First, I want to make it clear that I agree with the majority of the members of the Court that a tort action for wrongful pregnancy should be recognized in Utah and that such an action can arise from the birth of a healthy child. As the opinion of the Chief Justice notes, this cause of action has been recognized in the vast majority of jurisdictions. I also agree that the Utah Wrongful Life Act, Utah Code Ann. §§ 78-11-23 to -25 (1987) does not bar this cause of action. See Note, Wrongful Birth and Wrongful Life; Analysis of the Causes of Action and the Impact of Utah’s Statutory Breakwater, 1984 Utah L.Rev. 833, 859. For that reason, we can postpone reaching the constitutionality of that act to another day. See generally id. at 862-63.
Second, with respect to the measure of damages available in such actions, I do not agree with the position of the Chief Justice or with that of Justice Durham. Because the malpractice claim here is analytically indistinguishable from any other malpractice claim, I see no reason to adopt some sort of truncated damages remedy as both the Chief Justice and Justice Durham propose. See id., 1984 Utah L.Rev. at 864-56. The Chief Justice would limit damages by excluding any consideration of the costs of raising the child, despite the fact that these damages are clearly foreseeable. I think the recoverable damages should include all reasonably foreseeable harms, including the costs of raising the child. As nearly as I can determine, Justice Durham would permit recovery of child-rearing costs in some circumstances, but would amend what is generally referred to as the “benefits rule” by not permitting the jury to consider counterbalancing benefits that the parents might derive from bearing and raising the child. I would adopt the unadulterated “benefits rule” for measuring damages, which most closely approximates the general damages rule that if the tort-feasor has conferred benefits as well as detriments on the plaintiff, the benefits and detriments must be netted out in any award. Restatement (Second) of Torts § 920(1979); 22 Am.Jur.2d Damages § 551 (1988).

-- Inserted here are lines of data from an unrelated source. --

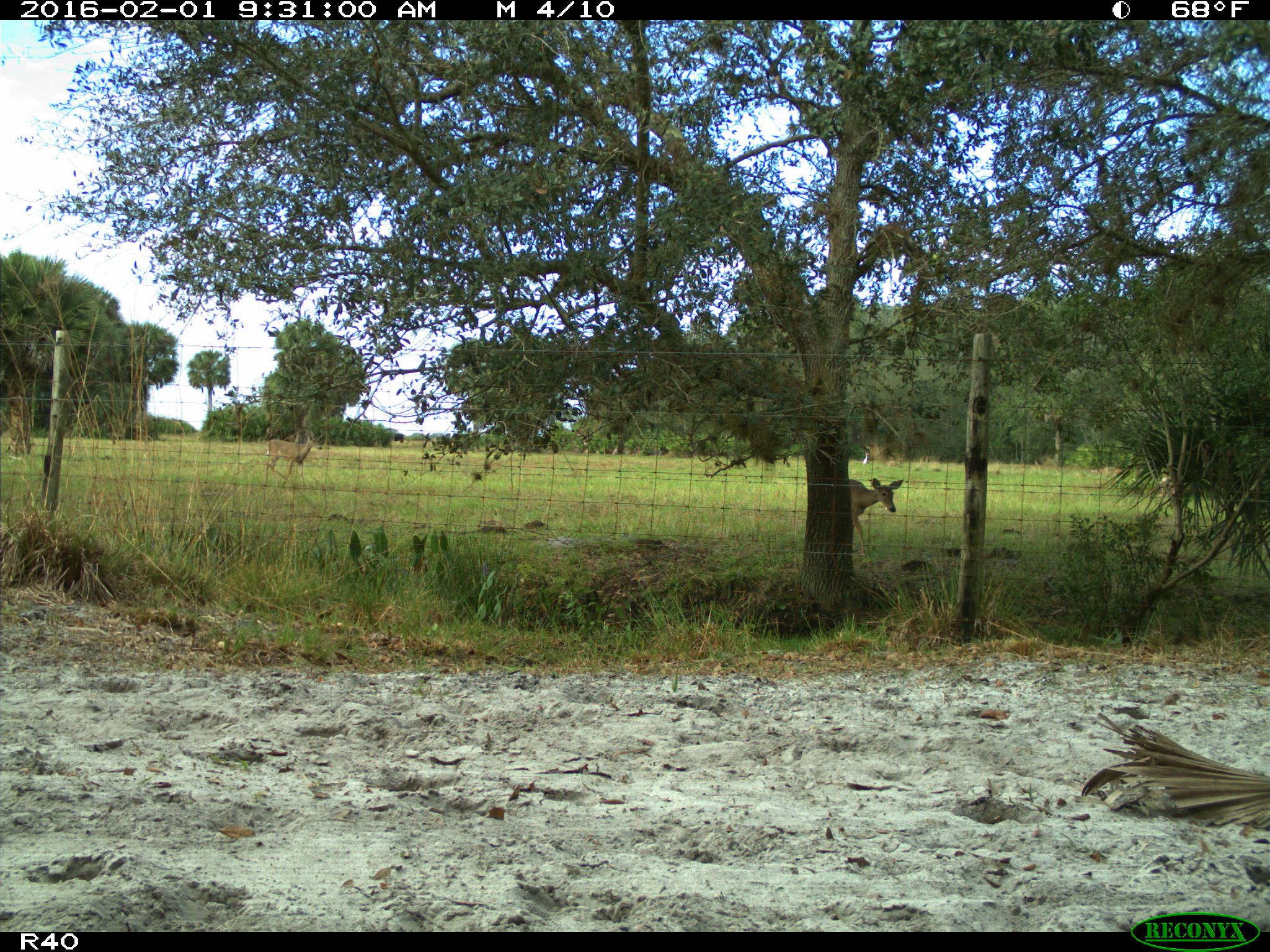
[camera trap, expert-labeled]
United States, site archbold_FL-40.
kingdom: Animalia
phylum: Chordata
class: Mammalia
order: Artiodactyla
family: Cervidae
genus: Odocoileus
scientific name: Odocoileus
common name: deer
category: unidentified deer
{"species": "unidentified deer (deer) (Odocoileus)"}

The various possible rules and the justifications for adopting the straight benefits rule rather than the rules advanced by the Chief Justice and Justice Durham are described persuasively by the Arizona Supreme Court in University of Arizona Health Sciences Center v. Superior Court, *522136 Ariz. 579, 667 P.2d 1294 (1983). The benefits rule allows
recovery of all damages which flow from the wrongful act but requires consideration of the offset of benefits. Under this view, the trier of fact is permitted to determine and award all past and future expenses and damages incurred by the parent, including the cost of rearing the child, but is also instructed that it should make a deduction for the benefits that the parents will receive by virtue of having a normal, healthy child.
136 Ariz. at 582, 667 P.2d at 1297 (citations omitted).
The damage measures advanced by the Chief Justice and by Justice Durham are, in my view, the result of judges’ imposing upon the tort law in a rather ad hoc fashion their personal moral and emotional judgments about the abstract benefits and detriments that accompany children, with the result that they have severely distorted the tort law remedies that should be available to those who have been injured as a result of malpractice. For the reasons discussed by the Arizona Supreme Court, among others, I cannot agree that this is appropriate. See 136 Ariz. at 582-84, 667 P.2d at 1298-99.